The two sides met throughout the day, and to everyone's surprise a tentative agreement was reached that evening. Although a majority of the steel workers appeared ready to accept the tentative agreement, a mob of 6,000 men formed on August 1 in downtown Scranton and resolved to reject it. When McKune appeared outside the mayor's office to try to calm the mob, shots were fired. McKune was clubbed and stoned. His lower jaw broken and his upper jaw fractured, McKune tried to flee but was knocked unconscious when a member of the mob hit him in the head with a hammer. A few minutes later, the county sheriff and a hastily assembled posse arrived and fired shots over the heads of the crowd to try to disperse the mob. Several people in the crowd returned fire, wounding the sheriff and a member of the posse. The posse fired several volleys into the crowd, killing four and wounding around 20. Many of those killed and injured were shot in the back as they tried to flee. Mayor McKune, although badly injured, helped restore order around 2 p.m. The following day, 3,000 federal troops arrived from Pittsburgh and entered the city. Martial law was imposed, and the strike ended several uneventfully weeks later with no agreement. The sheriff and several posse members were arrested and tried on the charge of manslaughter, but were acquitted.

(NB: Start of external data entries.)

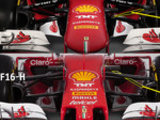 Ferrari revert to push-rod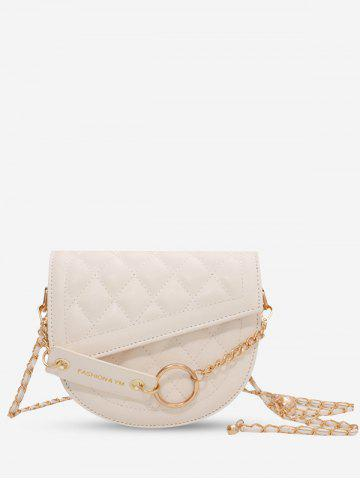 Semicircle Quilted Asymmetrical Cover Chain Crossbody Bag - BEIGE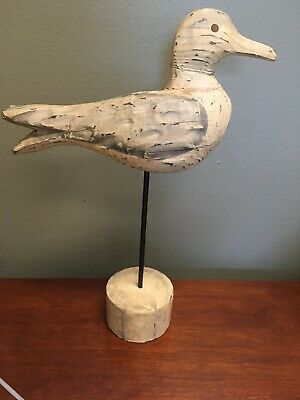 Vintage Folk Art Handcarved Wood Duck/Seagull decoy, On Stand-13""
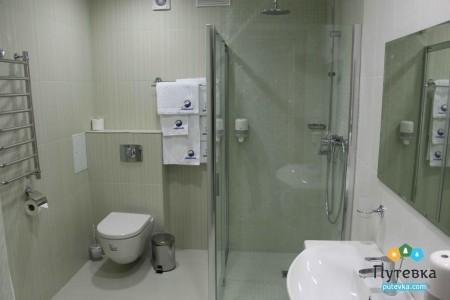 Люкс 2-местный 2-комнатный Luxe корпус 7 , фото 6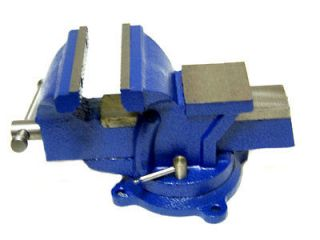 Bench Vise with Anvil Swivel Locking Base Table top Clamp Heavy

The company's labor troubles were supplanted by an internal struggle for control within the Lackawanna Iron and Coal Co. By 1880, the company was the second-largest producer of iron in the United States. But, Scranton wanted the company to expand, a proposal which the board of directors rejected in 1881. Scranton quit the company and formed the Scranton Steel Co. with his brother, Walter Scranton, in 1881. Within 10 years, the Scranton Steel Co. had become so successful that the Lackawanna Iron and Coal Co. entered into negotiations to merge with the firm. The two companies merged on January 9, 1891, forming the Lackawanna Iron and Steel Company. Although the merger created nearly $1.2 million in debt for the new company, Lackawanna Iron & Steel proved to be so financially successful that it paid off the debt within a year.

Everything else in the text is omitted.